## [Work to be completed]
Search the listing for the string "sequence" and copy every line that contains it.

## [Exercise inputs]
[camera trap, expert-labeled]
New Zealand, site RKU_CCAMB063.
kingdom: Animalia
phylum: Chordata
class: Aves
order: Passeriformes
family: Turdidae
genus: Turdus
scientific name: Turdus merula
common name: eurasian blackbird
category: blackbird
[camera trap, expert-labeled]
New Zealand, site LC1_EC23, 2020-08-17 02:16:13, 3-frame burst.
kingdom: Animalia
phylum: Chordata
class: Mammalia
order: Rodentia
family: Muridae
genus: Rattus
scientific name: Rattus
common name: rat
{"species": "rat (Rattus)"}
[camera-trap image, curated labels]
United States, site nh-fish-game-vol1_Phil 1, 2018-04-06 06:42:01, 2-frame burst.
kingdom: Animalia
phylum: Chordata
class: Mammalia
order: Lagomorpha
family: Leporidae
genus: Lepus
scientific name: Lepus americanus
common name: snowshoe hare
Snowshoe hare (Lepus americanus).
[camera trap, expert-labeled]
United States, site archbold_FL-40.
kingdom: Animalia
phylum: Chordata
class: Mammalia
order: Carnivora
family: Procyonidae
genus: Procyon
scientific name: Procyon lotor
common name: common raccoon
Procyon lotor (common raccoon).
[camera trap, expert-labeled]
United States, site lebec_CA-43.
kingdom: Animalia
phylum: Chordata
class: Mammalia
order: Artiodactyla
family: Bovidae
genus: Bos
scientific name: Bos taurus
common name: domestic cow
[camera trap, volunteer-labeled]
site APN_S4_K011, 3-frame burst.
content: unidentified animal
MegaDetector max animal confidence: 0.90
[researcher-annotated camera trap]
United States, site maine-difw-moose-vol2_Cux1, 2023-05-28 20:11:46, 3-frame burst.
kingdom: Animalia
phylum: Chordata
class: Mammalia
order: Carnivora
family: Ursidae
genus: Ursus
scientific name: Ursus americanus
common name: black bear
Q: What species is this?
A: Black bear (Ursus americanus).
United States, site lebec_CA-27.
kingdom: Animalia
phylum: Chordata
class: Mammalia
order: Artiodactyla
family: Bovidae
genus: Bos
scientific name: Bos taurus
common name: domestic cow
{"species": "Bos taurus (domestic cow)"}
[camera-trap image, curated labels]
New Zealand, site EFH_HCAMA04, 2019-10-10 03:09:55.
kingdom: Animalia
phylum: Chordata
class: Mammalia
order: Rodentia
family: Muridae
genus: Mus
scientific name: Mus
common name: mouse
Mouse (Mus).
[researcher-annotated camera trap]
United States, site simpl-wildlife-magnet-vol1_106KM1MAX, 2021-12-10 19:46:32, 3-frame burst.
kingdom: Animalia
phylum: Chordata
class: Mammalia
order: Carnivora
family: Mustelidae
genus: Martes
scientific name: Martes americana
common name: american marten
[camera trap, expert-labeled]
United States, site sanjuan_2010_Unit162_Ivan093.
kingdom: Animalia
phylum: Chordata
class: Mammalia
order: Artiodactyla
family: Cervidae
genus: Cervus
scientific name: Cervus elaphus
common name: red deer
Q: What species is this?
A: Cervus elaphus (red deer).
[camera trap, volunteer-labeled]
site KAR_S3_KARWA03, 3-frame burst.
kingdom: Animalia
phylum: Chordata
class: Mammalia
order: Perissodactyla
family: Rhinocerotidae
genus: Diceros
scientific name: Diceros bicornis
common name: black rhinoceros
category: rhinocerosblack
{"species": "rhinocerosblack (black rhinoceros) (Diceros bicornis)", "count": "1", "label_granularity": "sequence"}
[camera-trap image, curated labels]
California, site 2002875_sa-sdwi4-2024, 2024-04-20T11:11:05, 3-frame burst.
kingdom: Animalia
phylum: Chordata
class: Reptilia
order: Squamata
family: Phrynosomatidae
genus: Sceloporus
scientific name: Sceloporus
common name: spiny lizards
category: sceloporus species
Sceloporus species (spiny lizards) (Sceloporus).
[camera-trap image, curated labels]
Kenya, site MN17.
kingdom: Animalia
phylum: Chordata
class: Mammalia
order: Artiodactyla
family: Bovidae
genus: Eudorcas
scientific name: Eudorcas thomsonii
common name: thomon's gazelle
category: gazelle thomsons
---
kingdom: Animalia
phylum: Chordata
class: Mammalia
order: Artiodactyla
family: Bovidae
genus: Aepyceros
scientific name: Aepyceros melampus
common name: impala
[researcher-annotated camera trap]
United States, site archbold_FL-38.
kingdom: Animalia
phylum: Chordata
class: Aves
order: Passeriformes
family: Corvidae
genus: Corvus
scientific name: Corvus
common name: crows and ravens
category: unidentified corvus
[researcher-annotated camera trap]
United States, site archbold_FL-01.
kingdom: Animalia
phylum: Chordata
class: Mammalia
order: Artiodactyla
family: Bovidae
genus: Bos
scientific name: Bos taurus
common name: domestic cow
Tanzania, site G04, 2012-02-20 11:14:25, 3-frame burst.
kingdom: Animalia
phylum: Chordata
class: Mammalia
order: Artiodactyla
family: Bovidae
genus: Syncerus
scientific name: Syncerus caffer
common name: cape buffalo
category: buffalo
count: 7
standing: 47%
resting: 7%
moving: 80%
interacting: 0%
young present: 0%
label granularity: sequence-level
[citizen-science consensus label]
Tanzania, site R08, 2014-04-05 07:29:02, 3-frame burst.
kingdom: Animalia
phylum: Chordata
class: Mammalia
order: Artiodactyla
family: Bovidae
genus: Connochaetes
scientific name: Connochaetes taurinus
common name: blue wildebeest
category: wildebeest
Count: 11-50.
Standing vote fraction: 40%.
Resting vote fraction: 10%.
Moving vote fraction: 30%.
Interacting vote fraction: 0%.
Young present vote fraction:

## [Output for this exercise]
{"species": "rhinocerosblack (black rhinoceros) (Diceros bicornis)", "count": "1", "label_granularity": "sequence"}
label granularity: sequence-level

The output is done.